If you want a stand for your iPad that can be used for viewing at various angles and both orientations and as a typing stand, the Quirky Cloak case may be for you.  If you are looking for something that can also be used as a hand-held case, I can’t recommend the Cloak.  It seems that perhaps more time was spent coming up with ideas and too little time was spent actually trying out a prototype.  For about the same price, I bought my Belkin Grip Vue cover and the GroovyStand Dual wooden stand.

 

Product Information

Price:$54.99
Manufacturer:Quirky
Pros:
  • Makes a nice typing stand
  • Hard front cover will protect the iPad's screen
Cons:
  • Heavy
  • Back section is loose and slips off the edge of the iPad when you try to pick it up.
  • Some of the stand positions aren't especially stable when the screen is touched
  • Picks up lint and dust

Comments

  1. 1
    Tamara says:

    That pretty much confirms the suspicions I had about the Quirky case. It looked bulky, and I don’t think the typing kickstand looks very comfortable for lap use.

    You guys should take a look at the foldIO case from Scoshe: http://scosche.com/products/productID/2018
    It’s the best case I’ve found so far (at least for my needs). Reasonably thin, but still has screen protection. Flexible in ways to prop it up in different angles. Not too heavy.

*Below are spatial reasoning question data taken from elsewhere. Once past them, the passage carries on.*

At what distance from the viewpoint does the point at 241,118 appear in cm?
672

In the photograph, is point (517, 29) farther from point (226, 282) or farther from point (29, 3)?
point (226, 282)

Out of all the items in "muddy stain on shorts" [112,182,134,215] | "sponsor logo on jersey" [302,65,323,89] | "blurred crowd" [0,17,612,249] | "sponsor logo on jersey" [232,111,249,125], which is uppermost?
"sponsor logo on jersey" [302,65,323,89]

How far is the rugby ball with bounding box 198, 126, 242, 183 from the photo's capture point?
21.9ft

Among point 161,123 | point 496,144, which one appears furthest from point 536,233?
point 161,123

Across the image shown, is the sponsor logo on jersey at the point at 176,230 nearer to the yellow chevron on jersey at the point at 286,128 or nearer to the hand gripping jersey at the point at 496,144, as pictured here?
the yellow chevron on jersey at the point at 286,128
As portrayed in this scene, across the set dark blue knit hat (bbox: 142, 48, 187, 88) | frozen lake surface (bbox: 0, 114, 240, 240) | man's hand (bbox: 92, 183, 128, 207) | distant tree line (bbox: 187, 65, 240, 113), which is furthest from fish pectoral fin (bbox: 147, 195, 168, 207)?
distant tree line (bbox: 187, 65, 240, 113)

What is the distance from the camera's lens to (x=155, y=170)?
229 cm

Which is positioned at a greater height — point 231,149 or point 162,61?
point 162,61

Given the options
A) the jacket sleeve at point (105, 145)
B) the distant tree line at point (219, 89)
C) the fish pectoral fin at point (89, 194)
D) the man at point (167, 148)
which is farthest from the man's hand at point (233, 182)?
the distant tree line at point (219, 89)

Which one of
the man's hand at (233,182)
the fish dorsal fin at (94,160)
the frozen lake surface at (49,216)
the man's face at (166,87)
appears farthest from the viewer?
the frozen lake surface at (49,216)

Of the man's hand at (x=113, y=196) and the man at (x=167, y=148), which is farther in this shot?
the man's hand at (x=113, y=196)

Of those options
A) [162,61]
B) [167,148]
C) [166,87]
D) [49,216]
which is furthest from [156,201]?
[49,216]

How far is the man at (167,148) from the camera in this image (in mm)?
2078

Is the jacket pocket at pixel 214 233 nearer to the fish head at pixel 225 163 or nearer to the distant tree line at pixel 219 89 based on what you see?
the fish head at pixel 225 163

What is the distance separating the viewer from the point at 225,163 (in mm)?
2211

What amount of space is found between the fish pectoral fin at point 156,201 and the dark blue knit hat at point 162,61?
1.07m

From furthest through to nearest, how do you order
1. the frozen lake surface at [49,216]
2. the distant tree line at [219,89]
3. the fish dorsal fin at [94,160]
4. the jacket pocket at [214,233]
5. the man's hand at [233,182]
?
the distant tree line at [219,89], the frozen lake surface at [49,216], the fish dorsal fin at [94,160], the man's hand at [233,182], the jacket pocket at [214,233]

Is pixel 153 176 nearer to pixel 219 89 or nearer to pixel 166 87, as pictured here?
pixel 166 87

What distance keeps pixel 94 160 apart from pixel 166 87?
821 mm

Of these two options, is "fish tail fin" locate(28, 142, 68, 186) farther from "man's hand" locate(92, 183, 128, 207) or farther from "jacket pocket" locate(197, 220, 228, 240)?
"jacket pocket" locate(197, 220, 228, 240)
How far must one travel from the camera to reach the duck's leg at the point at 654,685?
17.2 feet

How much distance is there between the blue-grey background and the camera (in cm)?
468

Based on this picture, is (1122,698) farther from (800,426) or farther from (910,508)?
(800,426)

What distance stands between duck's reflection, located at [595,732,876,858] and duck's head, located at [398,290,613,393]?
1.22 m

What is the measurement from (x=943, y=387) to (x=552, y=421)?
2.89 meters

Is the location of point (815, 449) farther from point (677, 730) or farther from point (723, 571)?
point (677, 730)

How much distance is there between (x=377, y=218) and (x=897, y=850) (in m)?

    It’s not the most protective with the exposed edges, but I like that it doesn’t have a frame all the way around the screen to catch dirt. And it can’t really be propped up in portrait mode. But, hey, nothing’s *perfect*. It’s the one case I’ve found that I haven’t minded leaving on all the time.

  2. 2
    ScottG says:

    I have this case too, and I use it just one time the day it arrived. It’s way to flimsy in the build, and I was part of the prototype build group when this was first introduced as a drawing. I was very upset about the weight of it too when it arrived. If they kept to the original idea of making it from a stiff plastic it would have been lighter verse the weight that’s comes from this dense kind of rubber plastic. Mine been back in the box since it came, and most likely now off to eBay as everything else goes with the Quarky junk I got roped into.